**Your objective**
From the post on the digital identity divide, transcribe the passage starting at "The true power" and ending at "forthcoming research projects).", with its wording unchanged.

**Document section**
Content starts
Naumi Haque
The digital identity divide

If you haven’t conducted this experiment yet, visit the MIT Personas project and type your name into the search field. What comes out is a visual representation of your digital self. As noted on the project page, “Personas shows you how the Internet sees you.”
Naumi MIT visual

Over the past year, we’ve been researching extensively the topic of digital identity. Not surprisingly, a lot of the theory we explore directly affects our day-to-day lives and how we interact online. As an example, I’m finding a growing “identity divide” as my various social graphs intersect (or more importantly don’t intersect) with my digital self. To put it bluntly, it’s becoming increasingly uncanny how my online persona—instead of converging—is in many ways actually diverging from the “real” me.

Why is this? One reason is that many of our most significant interactions—those with family and close friends—occur offline and are not captured as part of our digital identities. I think the bigger reason is that we’re constantly reminded that our digital identities are entities that need to be managed, so what does appear online tends to be a highly sanitized version of us. danah boyde talks extensively about the issue of digital identity. In her 2002 thesis paper “Faceted Id/entity: Managing Representation in a Digital World,” she says:

“In any given situation, an individual presents a face, which is the social presentation of one facet of their identity. I believe that an individual has a coherent sense of self, but in presenting only facets of their identity, they are perceived as fragmented. People maintain many different social facets and often associate particular facets, and therefore faces, with particular contexts.”

For knowledge workers like me, the vast majority of Internet use is work-related. In many ways, if you’re developing a professional online brand, the decision to cut out personal details is made for you. I could use Twitter and blogs to talk about how cute the baby is or to complain about how I was up all night working on a paper, but how would that contribute to my brand? Why does anyone care about what movie I saw on the weekend or who I’m cheering for in the playoffs? The general question is: What is the value of using the pubic Web as a venue to air personal issues?

I would argue not much (unless maybe if I’m a celebrity). But it does create a gap in my online identity. In a sense, it’s unfortunate that what I talk about online is of no interest to family and friends. I could develop professional distinction on the Web but few people that who are really near and dear to me would notice.

One of the models we can use to help think about this digital identity divide is the Johari Window. The image below shows a 2×2 matrix that contains different types of information about our identity – aspects that are known to us and those that known to others. Over time, more and more of the matrix comes into play as personal information is digitized and shared. Prior to social networking everyone projected a particular image within which there were characteristics of themselves that they knew about and chose to share: the Arena. There were also characteristics of which they were aware, but chose not to share: the Façade. This was changed by social networking technologies which can now uncover a whole other aspect of the self: the Blind Spot(s) – things that we don’t know about ourselves, but that are well known to others (e.g. characteristics such as habits, expressions, or even behaviors).

The true power of social networking becomes apparent in the co-operative era, during which knowledge is taken from narrow to broad base by organizations that can now link up personal information known in different contexts/realms and make it useful for their own purposes. Finally, we have the tireless machine era in which we have to imagine a world (not too far away) where machines and software will be operating 24/7/365 in the background, enabling powerful reality mining applications. Much of what is uncovered in the tireless machine era will still have been unknown to us and to others as well, but will be collected, aggregated, analyzed, monitored, and tagged by powerful, always-on systems running in the background of all Web applications. (Note: nGenera members will hear more about the Johari Window and pervasive digital identity in several forthcoming research projects).
Content ends
**Data to examine**
Content starts
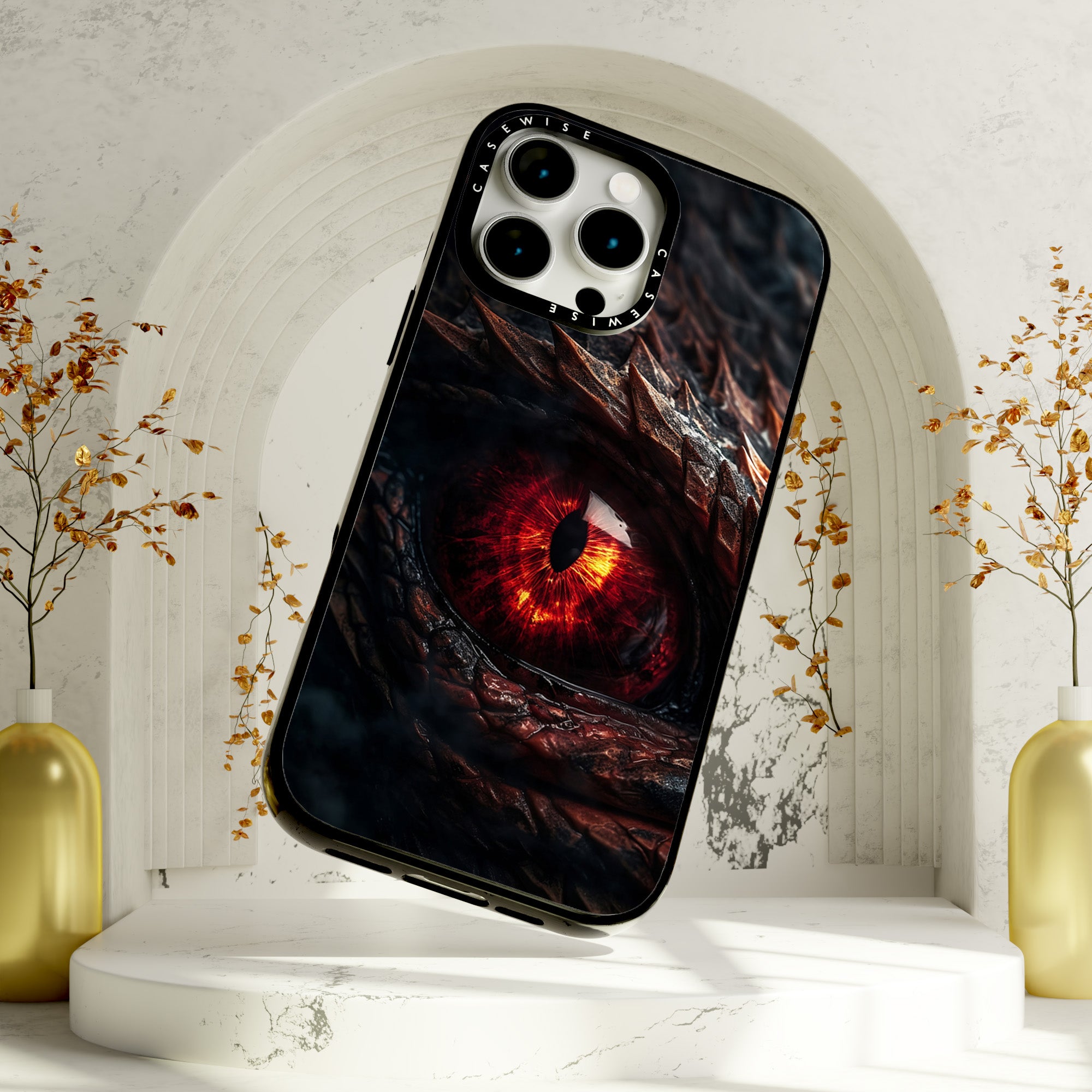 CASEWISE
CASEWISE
Content ends
Content starts
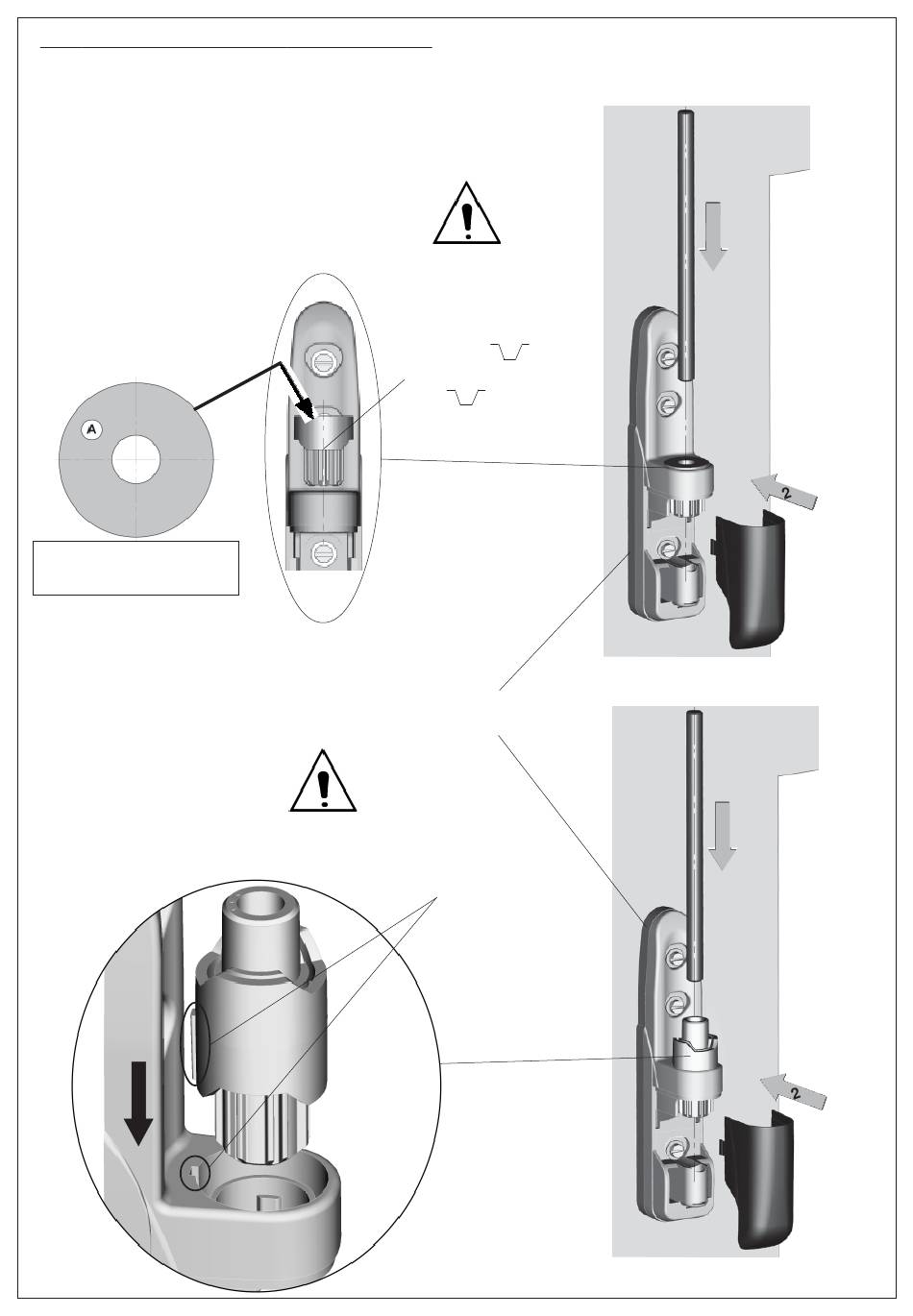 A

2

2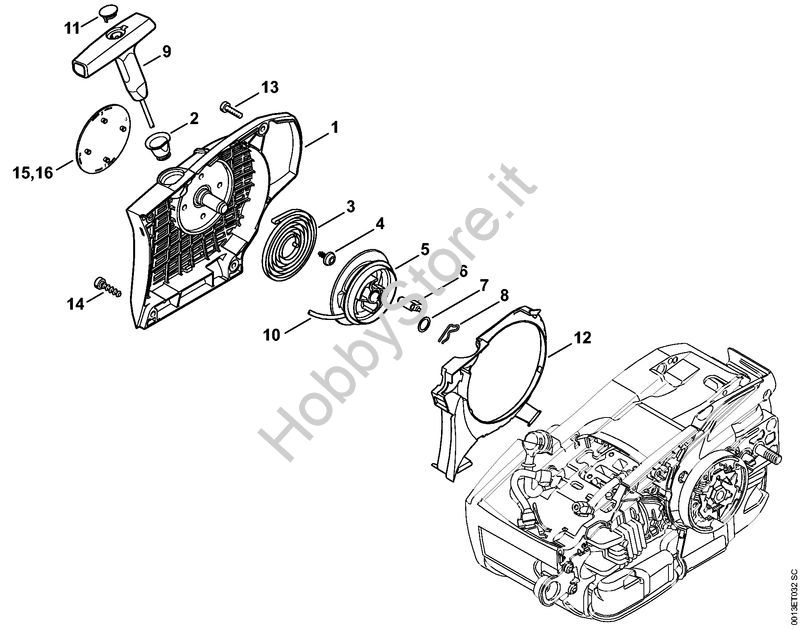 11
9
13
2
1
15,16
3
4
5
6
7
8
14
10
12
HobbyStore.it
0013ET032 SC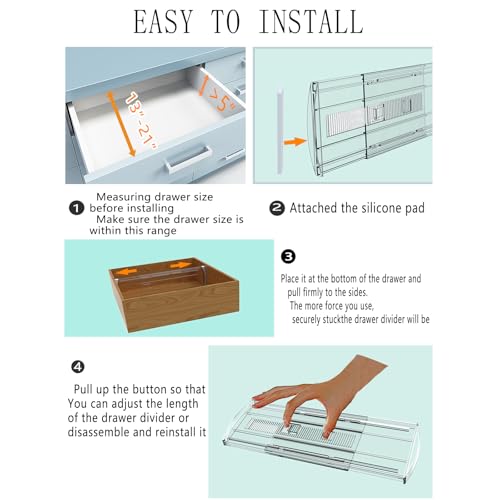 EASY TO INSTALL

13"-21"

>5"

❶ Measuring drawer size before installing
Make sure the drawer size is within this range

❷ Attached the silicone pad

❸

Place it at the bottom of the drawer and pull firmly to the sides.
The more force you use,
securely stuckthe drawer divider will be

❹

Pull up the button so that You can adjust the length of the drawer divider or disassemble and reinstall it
Content ends
Content starts
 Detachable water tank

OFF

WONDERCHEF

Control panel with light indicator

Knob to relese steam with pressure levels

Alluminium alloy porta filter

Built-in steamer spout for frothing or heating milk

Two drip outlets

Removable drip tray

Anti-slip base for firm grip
Content ends
**Solution**
The true power of social networking becomes apparent in the co-operative era, during which knowledge is taken from narrow to broad base by organizations that can now link up personal information known in different contexts/realms and make it useful for their own purposes. Finally, we have the tireless machine era in which we have to imagine a world (not too far away) where machines and software will be operating 24/7/365 in the background, enabling powerful reality mining applications. Much of what is uncovered in the tireless machine era will still have been unknown to us and to others as well, but will be collected, aggregated, analyzed, monitored, and tagged by powerful, always-on systems running in the background of all Web applications. (Note: nGenera members will hear more about the Johari Window and pervasive digital identity in several forthcoming research projects).